The needs for investment are many: Infrastructure projects to increase connectivity and expand opportunity across the United States. Educational and job-training policies to produce skilled workers, encourage entrepreneurship, and grow the talent base. Immigration policies to yield a more robust economy and a more diversified work force. Higher education to equip the coming generations for the future without crushing them with debt. High-quality, affordable health care to ensure security and productivity for every person. An economy that is fair and open to entrepreneurs and businesses of all sizes. A progressive tax system that requires the wealthy to pay their fair share. A government that is not for sale to the highest bidder.
Underlying it all, we need to remain vigilant against threats to American democratic norms and processes. The 2016 election raised the alarm, reminding us that democracy is not a self-sustaining machine. We must fight for it every single day. That means protecting the electoral process and making clear that there will be severe consequences for anyone, foreign or domestic, who meddles with it.
Our democratic norms also require us to renew our commitment to justice. Fractures in society—racial injustice, political polarization, economic inequality—damage us from within, leaving us vulnerable to a toxic stew of hatred and fear.

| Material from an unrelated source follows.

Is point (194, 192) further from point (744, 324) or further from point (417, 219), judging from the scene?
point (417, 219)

Hateful rhetoric fuels domestic terrorism of all kinds, whether in Charleston or Orlando, Charlottesville or Pittsburgh. And we must strengthen our determination to ensure that every American has equal access to opportunity in society and equal justice and protection under the law. We must do that because it is morally right—and because it is essential to our national strength."
I agree with Senator Warren, that a strong foreign policy starts at home. A country is only as strong as it's economy is. North Korea, is a nuclear power with a large and expensive military, but the reason why they're not much if at all even a regional military power is because they're one of the poorest countries in the world where most of their population that's not affiliated with their Communist regime lives in fourth-world poverty, not even third-world. You want to even be a regional power, you have to be an economic power as well where most of your population can not only work, but has good jobs. Where instead importing a lot of goods and services like food from other countries to survive, you're exporting a lot of what your country produces to other countries.

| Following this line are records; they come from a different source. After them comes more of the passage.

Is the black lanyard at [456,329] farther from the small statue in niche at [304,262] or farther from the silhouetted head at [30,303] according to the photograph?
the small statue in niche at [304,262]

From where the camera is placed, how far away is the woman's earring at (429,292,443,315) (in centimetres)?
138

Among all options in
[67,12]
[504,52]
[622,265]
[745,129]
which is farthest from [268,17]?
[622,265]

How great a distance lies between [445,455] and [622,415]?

I think where I would disagree with Senator Warren on this is how best to go about creating a stronger American economy. The idea that you would randomly cut the defense budget to spend more on social programs, doesn't fly with me. You want to cut defense, you need to be strategic about it. You want to spend more on social programs or defense programs as well, you need to know what you're spending more on first, what you intend to get out of this additional investments, who they're serving, and what they cost first and then decide it that's the best approach or not.
"A foreign policy for all", might have a catchy pop culture as well as political ring to it, but to paraphrase Walter Mondale in 1984 when he was running against Gary Hart for president in the Democratic primaries when Vice President Mondale was talking about Senator Hart's new ideas for a new generation agenda, "where's the beef?" Meaning what does that mean. Senator Hart, was good with political slogans, but tended to come up what short when it got to the meat and potatoes of public policy. And I see a lot of that in Senator Elizabeth Warren's foreign policy here as well.